- Interactive map of Evergreen, Texas
- Coordinates: 26°25′29″N 99°1′26″W﻿ / ﻿26.42472°N 99.02389°W
- Country: United States
- State: Texas
- County: Starr

Population (2020)
- • Total: 80
- Time zone: UTC-6 (Central (CST))
- • Summer (DST): UTC-5 (CDT)
- Zip Code: 78584

= Evergreen, Starr County, Texas =

Evergreen is a census-designated place (CDP) in Starr County, Texas, United States. It is a new CDP, formed from part of the Roma Creek CDP prior to the 2010 census, with a population of 73.

==Geography==
Evergreen is located at (26.424841, -99.024011).

==Demographics==

Evergreen first appeared as a census designated place in the 2010 U.S. census, one of three CDPs (Evergreen, Fronton Ranchettes, and Ramos) carved out of the Roma Creek CDP.

Historical population
| Census | Pop. | Note | %± |
| 2010 | 73 |  | — |
| 2020 | 80 |  | 9.6% |
U.S. Decennial Census 1850–1900 1910 1920 1930 1940 1950 1960 1970 1980 1990 2000 2010 2020

===2020 census===

Evergreen CDP, Texas – Racial and ethnic composition Note: the US Census treats Hispanic/Latino as an ethnic category. This table excludes Latinos from the racial categories and assigns them to a separate category.

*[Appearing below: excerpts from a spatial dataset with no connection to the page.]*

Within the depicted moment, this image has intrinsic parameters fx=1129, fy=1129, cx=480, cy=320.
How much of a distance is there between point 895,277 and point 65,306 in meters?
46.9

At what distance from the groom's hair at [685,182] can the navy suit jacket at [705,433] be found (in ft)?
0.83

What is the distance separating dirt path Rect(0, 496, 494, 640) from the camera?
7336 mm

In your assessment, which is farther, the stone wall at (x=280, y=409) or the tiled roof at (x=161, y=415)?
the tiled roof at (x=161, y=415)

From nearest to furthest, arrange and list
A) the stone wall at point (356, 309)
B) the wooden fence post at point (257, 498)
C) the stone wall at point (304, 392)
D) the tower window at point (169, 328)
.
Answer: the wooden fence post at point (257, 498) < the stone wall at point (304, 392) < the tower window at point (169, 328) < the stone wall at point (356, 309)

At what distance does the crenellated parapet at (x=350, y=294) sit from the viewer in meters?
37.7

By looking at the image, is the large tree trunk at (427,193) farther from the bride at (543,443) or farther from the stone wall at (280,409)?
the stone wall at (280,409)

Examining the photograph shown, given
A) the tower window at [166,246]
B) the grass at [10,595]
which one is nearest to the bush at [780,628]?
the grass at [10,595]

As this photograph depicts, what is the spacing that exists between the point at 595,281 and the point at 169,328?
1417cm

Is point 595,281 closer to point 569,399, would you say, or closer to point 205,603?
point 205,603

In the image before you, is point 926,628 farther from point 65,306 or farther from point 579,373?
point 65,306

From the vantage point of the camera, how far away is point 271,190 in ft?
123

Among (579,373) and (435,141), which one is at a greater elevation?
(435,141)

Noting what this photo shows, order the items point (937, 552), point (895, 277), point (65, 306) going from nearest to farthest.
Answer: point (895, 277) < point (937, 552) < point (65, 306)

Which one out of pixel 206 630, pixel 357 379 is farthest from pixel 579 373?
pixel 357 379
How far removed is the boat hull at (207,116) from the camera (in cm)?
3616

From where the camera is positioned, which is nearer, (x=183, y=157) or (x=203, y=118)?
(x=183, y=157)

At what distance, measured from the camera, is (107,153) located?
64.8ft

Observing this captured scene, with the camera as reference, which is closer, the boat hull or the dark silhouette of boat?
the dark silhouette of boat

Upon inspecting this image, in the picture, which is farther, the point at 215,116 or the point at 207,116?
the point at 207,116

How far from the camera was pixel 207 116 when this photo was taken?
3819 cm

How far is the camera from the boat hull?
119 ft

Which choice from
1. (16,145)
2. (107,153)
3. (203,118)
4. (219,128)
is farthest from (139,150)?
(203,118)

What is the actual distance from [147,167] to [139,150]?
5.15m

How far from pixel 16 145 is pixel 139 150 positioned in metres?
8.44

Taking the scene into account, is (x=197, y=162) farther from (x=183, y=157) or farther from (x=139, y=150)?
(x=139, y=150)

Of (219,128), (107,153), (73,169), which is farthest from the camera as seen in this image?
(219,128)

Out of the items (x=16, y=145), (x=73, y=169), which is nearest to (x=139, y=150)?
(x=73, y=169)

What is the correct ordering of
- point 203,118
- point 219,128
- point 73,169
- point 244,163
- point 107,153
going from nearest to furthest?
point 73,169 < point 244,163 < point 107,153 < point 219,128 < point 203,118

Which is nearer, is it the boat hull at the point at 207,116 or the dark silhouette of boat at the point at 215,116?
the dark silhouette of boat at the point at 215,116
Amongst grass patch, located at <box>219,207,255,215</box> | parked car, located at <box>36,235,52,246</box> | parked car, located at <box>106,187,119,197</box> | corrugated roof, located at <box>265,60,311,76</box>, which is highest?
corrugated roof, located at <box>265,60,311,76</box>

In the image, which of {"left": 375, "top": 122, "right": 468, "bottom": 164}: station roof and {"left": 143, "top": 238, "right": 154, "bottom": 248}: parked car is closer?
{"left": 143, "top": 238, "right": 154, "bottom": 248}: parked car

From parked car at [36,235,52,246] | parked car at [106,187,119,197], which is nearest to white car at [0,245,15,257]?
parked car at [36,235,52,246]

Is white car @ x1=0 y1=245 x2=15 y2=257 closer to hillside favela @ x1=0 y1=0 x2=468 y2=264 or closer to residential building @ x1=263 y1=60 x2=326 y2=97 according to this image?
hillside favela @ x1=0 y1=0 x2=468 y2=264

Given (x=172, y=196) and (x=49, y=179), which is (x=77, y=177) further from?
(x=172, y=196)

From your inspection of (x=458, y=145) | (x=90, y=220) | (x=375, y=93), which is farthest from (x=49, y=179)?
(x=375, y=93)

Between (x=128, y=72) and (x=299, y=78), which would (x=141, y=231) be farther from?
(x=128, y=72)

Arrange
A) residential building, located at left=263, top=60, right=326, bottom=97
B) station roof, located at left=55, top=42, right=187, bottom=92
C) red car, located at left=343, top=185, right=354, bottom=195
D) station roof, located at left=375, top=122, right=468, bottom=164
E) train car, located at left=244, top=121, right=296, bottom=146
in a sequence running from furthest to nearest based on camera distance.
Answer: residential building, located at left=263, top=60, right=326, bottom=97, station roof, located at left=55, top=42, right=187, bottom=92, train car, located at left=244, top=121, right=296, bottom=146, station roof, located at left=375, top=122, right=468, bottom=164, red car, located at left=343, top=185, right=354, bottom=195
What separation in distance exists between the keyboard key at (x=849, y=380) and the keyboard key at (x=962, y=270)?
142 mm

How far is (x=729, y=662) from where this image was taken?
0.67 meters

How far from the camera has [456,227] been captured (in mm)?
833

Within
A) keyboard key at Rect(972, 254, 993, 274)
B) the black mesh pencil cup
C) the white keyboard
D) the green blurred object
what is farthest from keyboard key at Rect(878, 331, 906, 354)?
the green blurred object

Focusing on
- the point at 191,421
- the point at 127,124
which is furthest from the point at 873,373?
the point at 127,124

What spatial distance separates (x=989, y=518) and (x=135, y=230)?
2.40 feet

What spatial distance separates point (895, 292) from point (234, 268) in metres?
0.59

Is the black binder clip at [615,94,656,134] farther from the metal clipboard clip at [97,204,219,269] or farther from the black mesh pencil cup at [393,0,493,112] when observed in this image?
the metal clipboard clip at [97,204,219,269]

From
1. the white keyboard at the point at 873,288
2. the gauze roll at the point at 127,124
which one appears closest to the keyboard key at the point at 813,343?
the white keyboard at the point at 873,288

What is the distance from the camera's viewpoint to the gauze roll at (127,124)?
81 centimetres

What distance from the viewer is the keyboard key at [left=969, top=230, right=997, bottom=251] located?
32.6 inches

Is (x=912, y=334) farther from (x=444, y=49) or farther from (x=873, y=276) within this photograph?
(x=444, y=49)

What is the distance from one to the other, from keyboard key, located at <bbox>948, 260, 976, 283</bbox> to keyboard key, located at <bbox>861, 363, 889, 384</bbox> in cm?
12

Hispanics/Latinos may be of any race.
| Race / Ethnicity (NH = Non-Hispanic) | Pop 2010 | Pop 2020 | % 2010 | % 2020 |
|---|---|---|---|---|
| White alone (NH) | 0 | 4 | 0.00% | 5.00% |
| Black or African American alone (NH) | 0 | 0 | 0.00% | 0.00% |
| Native American or Alaska Native alone (NH) | 0 | 0 | 0.00% | 0.00% |
| Asian alone (NH) | 0 | 0 | 0.00% | 0.00% |
| Native Hawaiian or Pacific Islander alone (NH) | 0 | 0 | 0.00% | 0.00% |
| Other race alone (NH) | 0 | 0 | 0.00% | 0.00% |
| Mixed race or Multiracial (NH) | 0 | 2 | 0.00% | 2.50% |
| Hispanic or Latino (any race) | 73 | 74 | 100.00% | 92.50% |
| Total | 73 | 80 | 100.00% | 100.00% |

==Education==
The CDP is within the Roma Independent School District. The zoned elementary school for the 2010 Census community is Emma Vera Elementary School. Roma High School is the district's sole comprehensive high school.